Provided passage
______
# Fake plants.



## cookieboots (Aug 8, 2011)

So now that I have decided to make a fleece strip and fake plant expansion to "Bootville" what plants are ok to use and any type of secureing method is safe or could I just duct tape em to the bottom of her cage? Also I plan on hiding the dead/frozen crickets in there for her to "hunt"


----------



## Rainy (Jul 27, 2011)

I am only making a guess, but I would think that plants found in the aquarium/reptile/bird department at the pet store should be safe. I would just make sure that all the pieces are secure. Do you think that Boots would chew on them or just find little critters in them? I know Lily'smommy has plants in her dig box and works at a pet store. You could ask her. I think panda used plants in her hedgie home too, but maybe I'm wrong.


----------



## Lilysmommy (Jan 7, 2009)
______
Data section
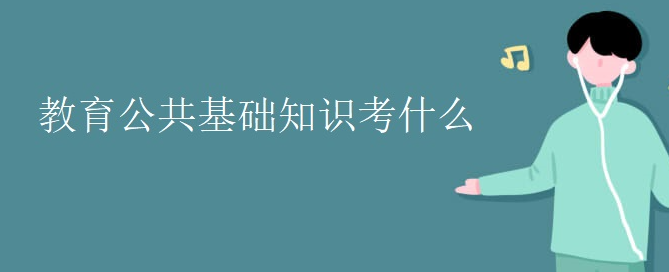 教育公共基础知识考什么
______
Your tasks
1. Please reproduce the fake plants thread from "I am only making" up to and including "(Jan 7, 2009)".
2. Resume the fake plants thread from its final line and keep writing it.

Responses per task
1.
I am only making a guess, but I would think that plants found in the aquarium/reptile/bird department at the pet store should be safe. I would just make sure that all the pieces are secure. Do you think that Boots would chew on them or just find little critters in them? I know Lily'smommy has plants in her dig box and works at a pet store. You could ask her. I think panda used plants in her hedgie home too, but maybe I'm wrong.


----------



## Lilysmommy (Jan 7, 2009)

2.
Yup, I have a dig box (a round cake pan with medium aquarium stones in it) that has three plants in it that need help to be held down. I also have another one that has a fake stone base to it so it can stand on its own. I would definitely suggest looking for the silk plants, not plastic. The plastic plants have pointy tips that could hurt an eye, or can have sharp edges.

I like the dig box for securing those that don't have a base. You could even use large stones or something to hold them down, if you don't want a dig box. I'd be careful using duct tape, since your hedgie might try digging or biting at the tape and could get stuck or swallow some.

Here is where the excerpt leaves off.